Anne de Courcy

Malice and back-stabbing behind Vogue’s glossy exterior

Nina Sophia Miralles’s entertaining history covers a century of high drama at the offices of the world’s top fashion magazine

A Vogue model, 1954. Credit: Horst P. Horst/ Condé Nast via Getty Images 
issue 20 March 2021

‘What job do you want here?’ asked the editor of Vogue, interviewing a young hopeful. From behind her black sunglasses the 24-year-old replied coolly:‘Yours.’ It took time, but she got it. The girl was, of course, Anna Wintour. Now she is the global Vogue supremo and queen of fashion, before whose lightest frown the whole industry quakes, and the magazine is acknowledged to be the top glossy.

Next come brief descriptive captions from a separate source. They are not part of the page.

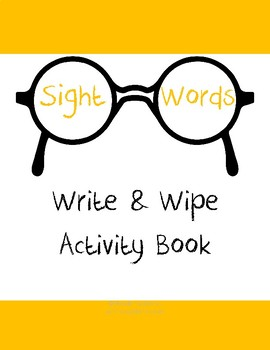 Sight Words Write & Wipe Activity Book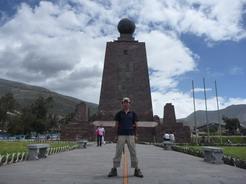 27jul2010 偽の赤道と見栄えのする記念碑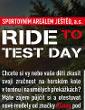 AGang Ride 2 Test Day již tuto sobotu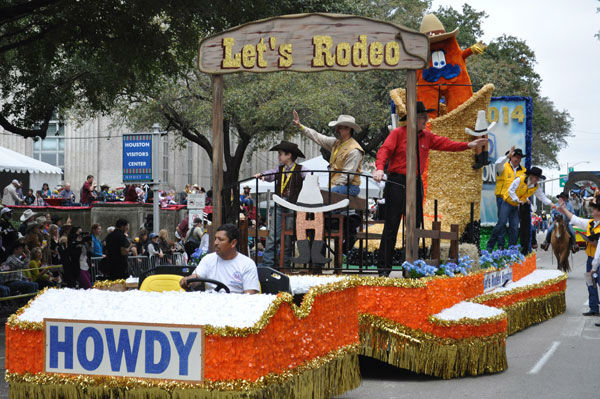 Thousands of people filed along downtown Houston streets Saturday to see the Rodeo Parade. The parade marks the start of the Houston Livestock Show and Rodeo happening at Reliant Park. <span class=meta>(KTRK Photo&#47; Justin Sternberg)</span>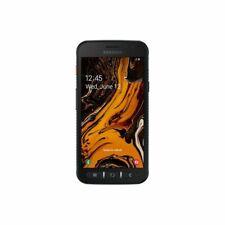 Samsung G398 Galaxy Xcover 4S 32GB Dual-Sim-Nero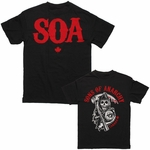 Sons of Anarchy Reaper Canada T Shirt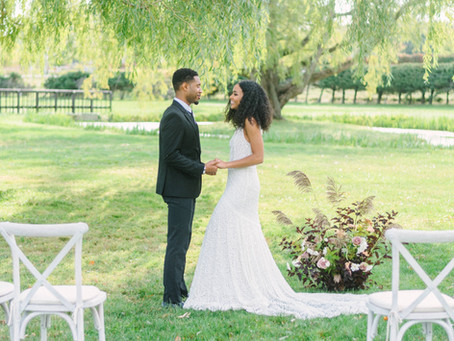 3 Easy Tips For Planning Your Covid Wedding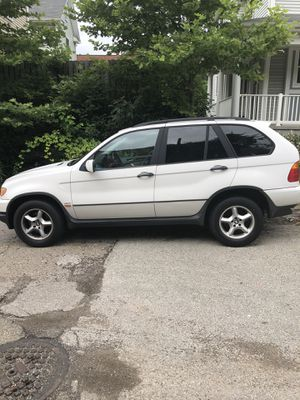 BMW X5 04 for Sale in Pittsburgh, PA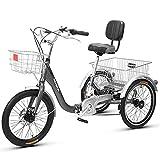 Triciclo de Adultos Triciclo Adulto Triciclos Adultos De 20 Pulgadas Bici De Bicicleta Con Cesta De Compras Triciclo Plegable Para Picnic Para Hombres Al Aire Libre Hombres Mujeres(Color:gris)
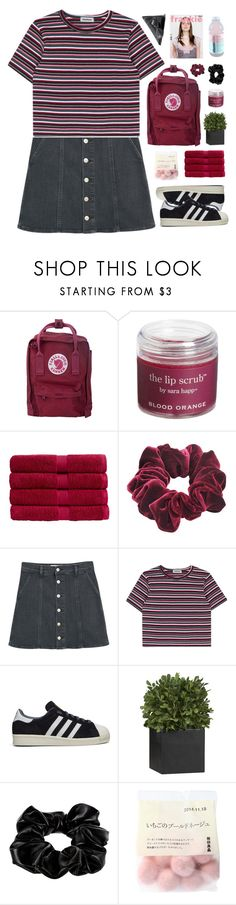 """""""dedicated to cindy <3"""" by via-m ❤ liked on Polyvore featuring Fjällräven, Sara Happ, Christy, Wild Pair, MANGO, adidas, Crate and Barrel, River Island, Loewe and vias75kchallenge"""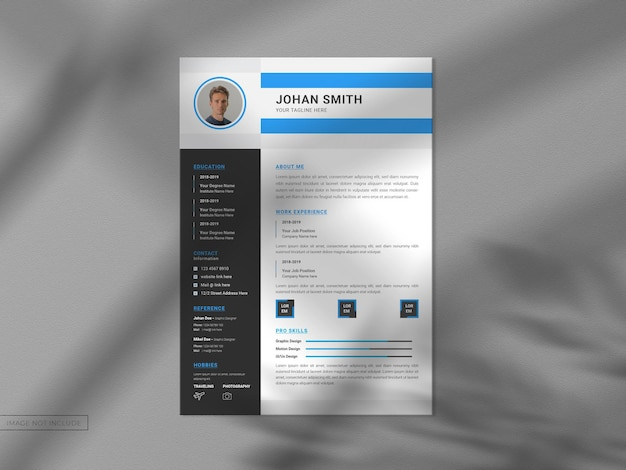 Resume cv template with modern clean mockup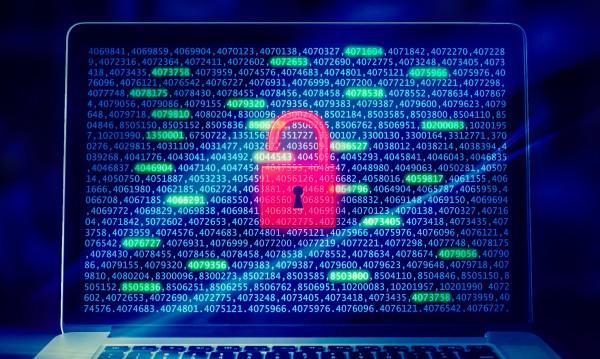 Шпионски дрязги: ЕС размаха пръст на Русия, този път за кибер атаки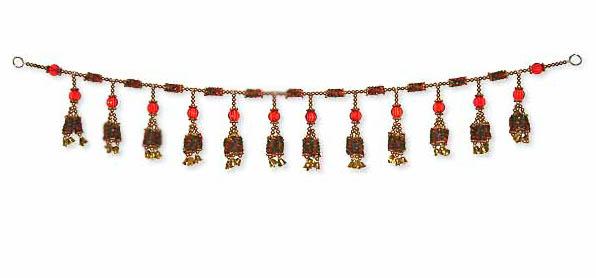Gate clipart mandap TORANS BEAUTY Accessories Indian Wedding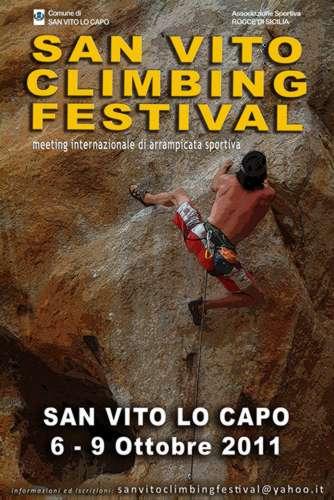 San Vito Climbing Festival 2011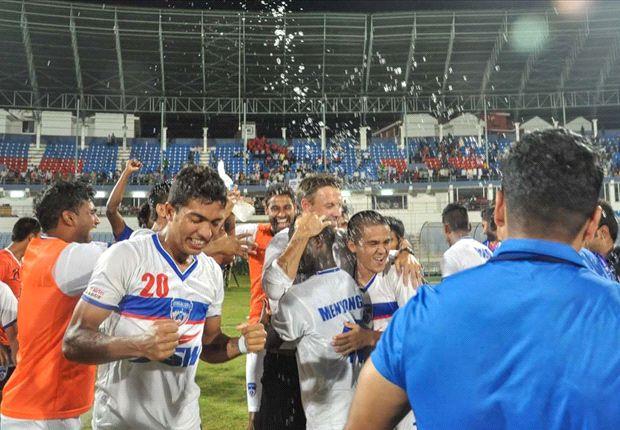 In Pictures: Bengaluru FC's maiden I-League triumph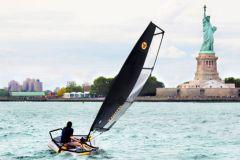 El bote inflable Tiwal 3.2 en los Estados Unidos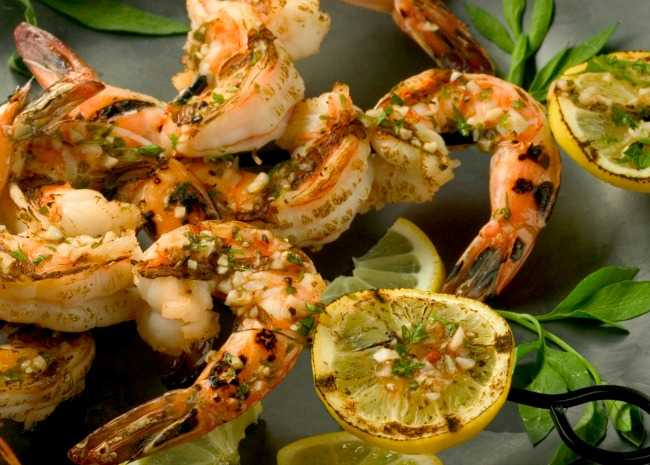 Grilled Marinade Shrimp
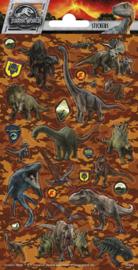Dinosaurus stickers Jurassic World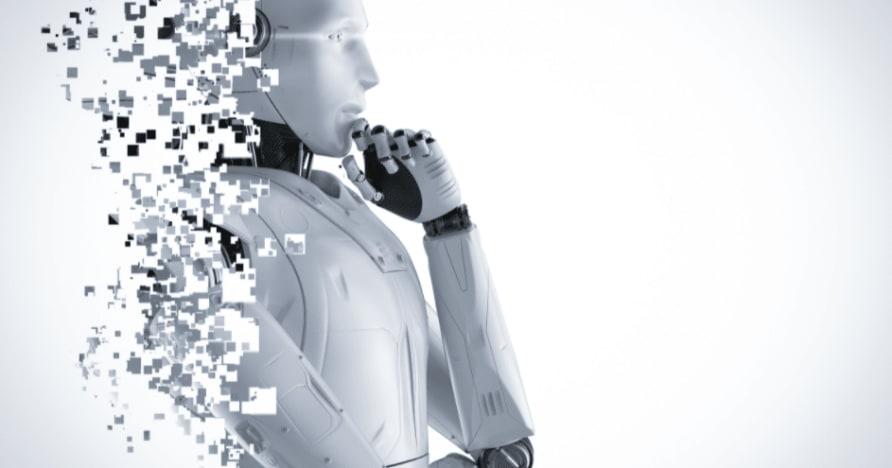 L'intelligenza artificiale sostituirà mai i rivenditori di casinò umani?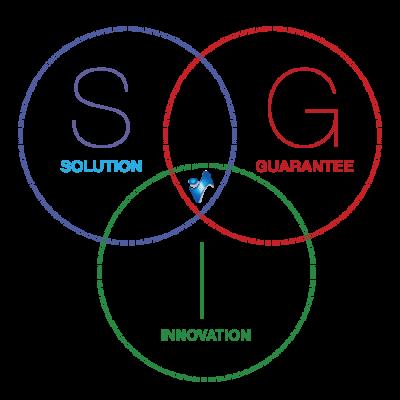 SGIcircles_img-1-400x400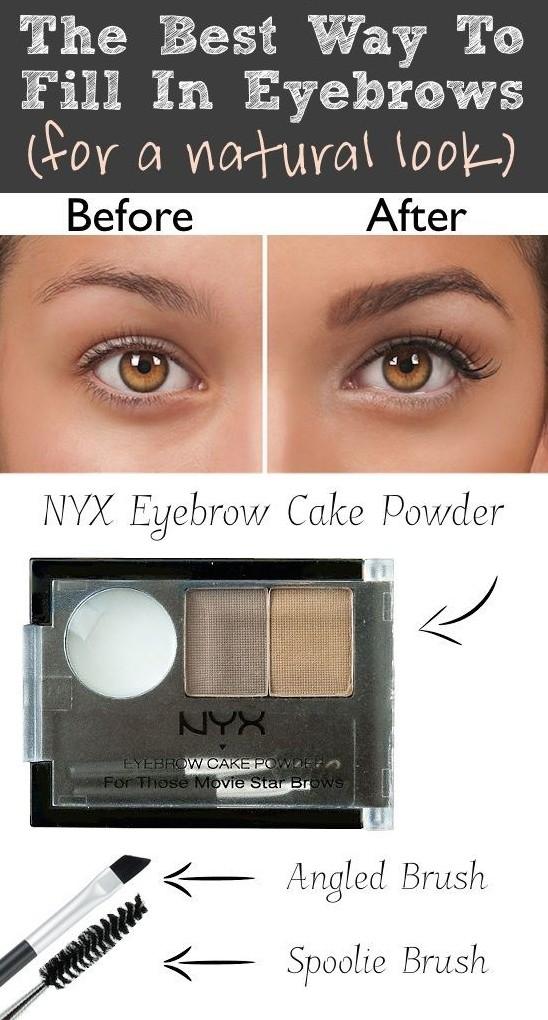 The NYX eyebrow cake powder is amazing!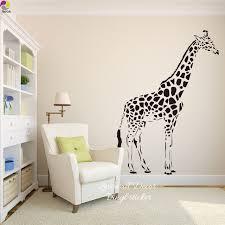 Giraffe Wall Decals For Nursery Giraffe Wall Sticker Baby Nursery Room Large
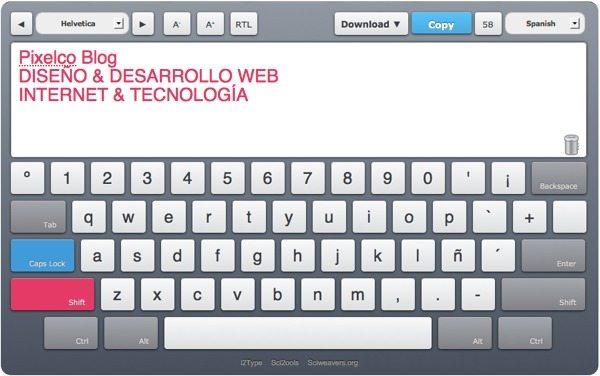 i2Type keyboard - tecladop en pantalla multi-idioma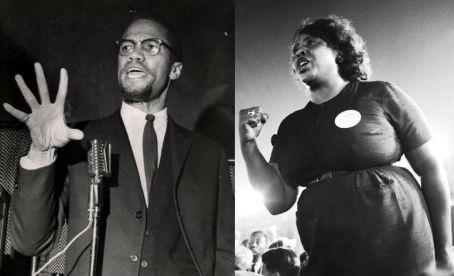 fannie-lou-hamer-and-malcolm-x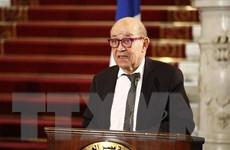 Ngoại trưởng Pháp khẳng định không chấm dứt sự can dự ở Sahel
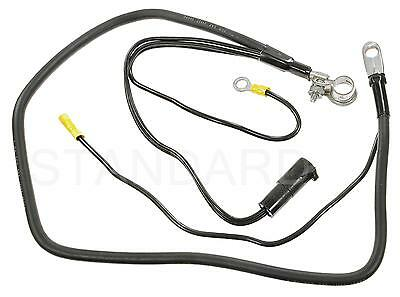 Standard Motor Products A35-4DA Battery Cable Standard Ignition A35-4DA-STD
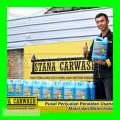 Dijual - istanacarwash konsentrat shampo / Shampo Salju CALL:085859002666
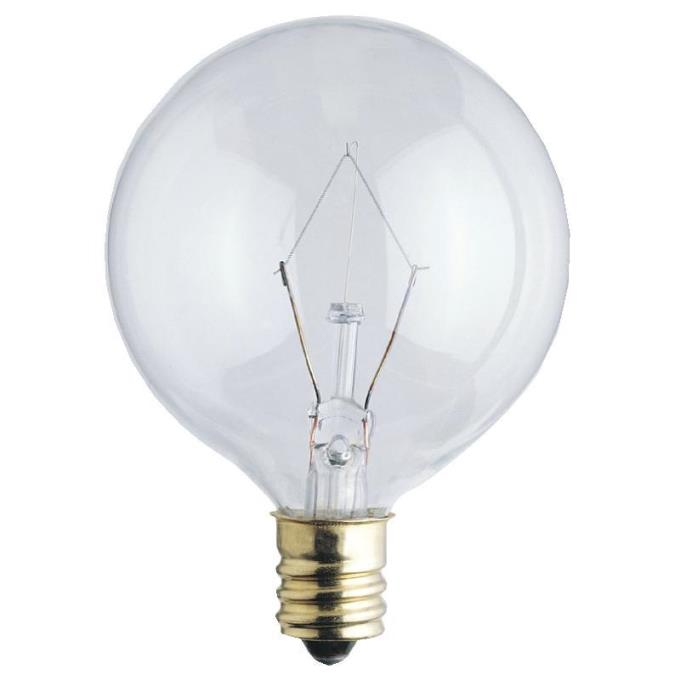 Westinghouse G16 1 2 40 Watt Candelabra Base Incandescent Lamp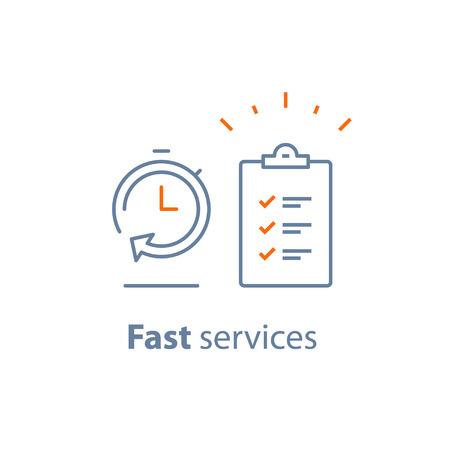 빠른 서비스, 간단한 솔루션, 프로젝트 관리, 개선 체크리스트, 조사 클립 보드, 등록 개념, 여론 조사, 이용 약관, 기간, 벡터가는 선 아이콘 일러스트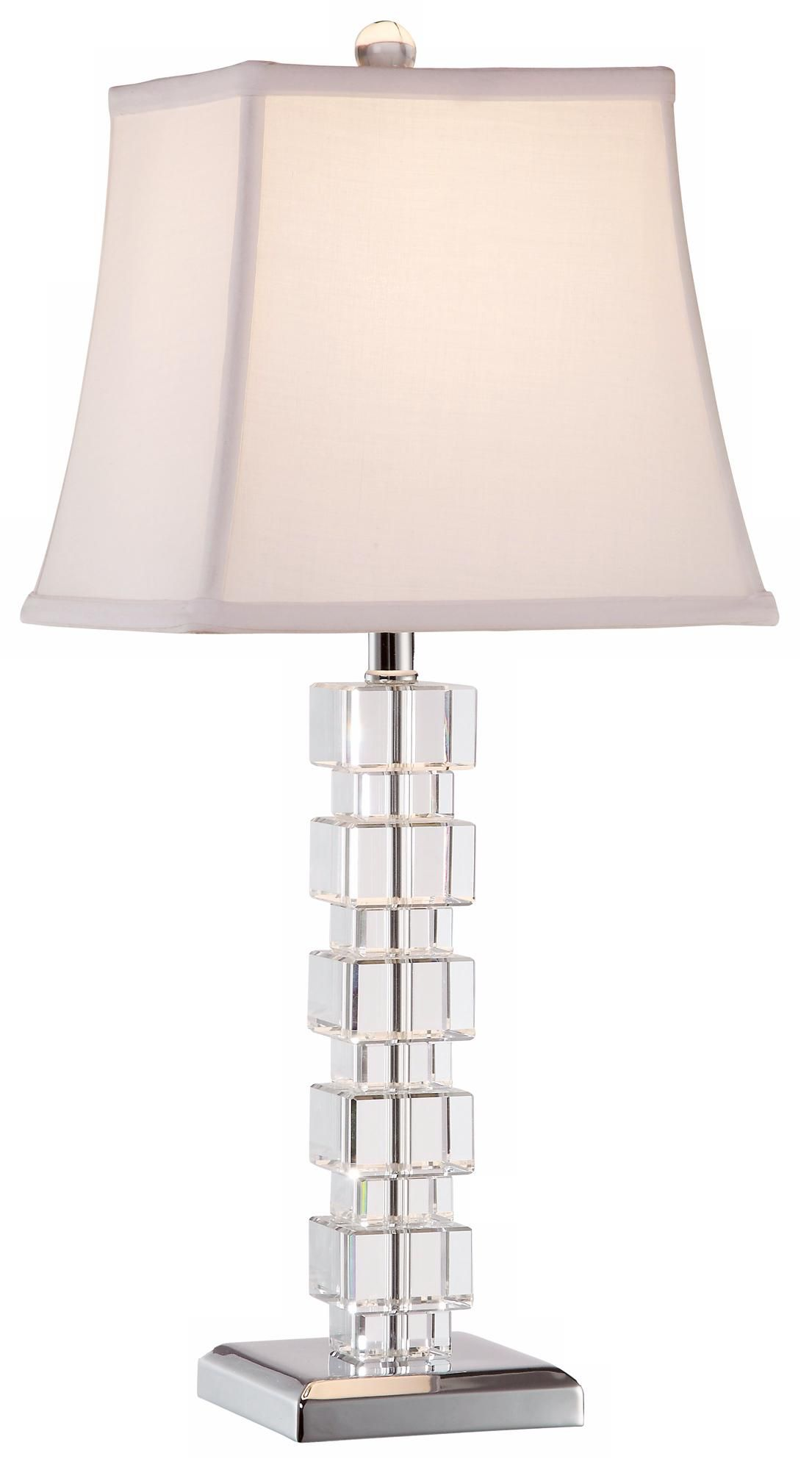 Vienna Full Spectrum Stacked Crystal Cubes Table Lamp Ken And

Its beginnings were small. It was launched on 17 December 1892, at a cost of ten cents an issue, and its dedicated founder struggled to keep it going. Its first editor was passionate about animals and its second was a female golfer with no previous publishing experience. Not until it was bought by the genius Condé Nast, then at the outset of his career, did Vogue become established. When Nast realised that anyone selling luxury goods had a hard time reaching their market, he arrived at his winning formula: the female-centred, class-based, shiny-paper magazine that lured in the tiny percentage of women who could afford these expensive desirables.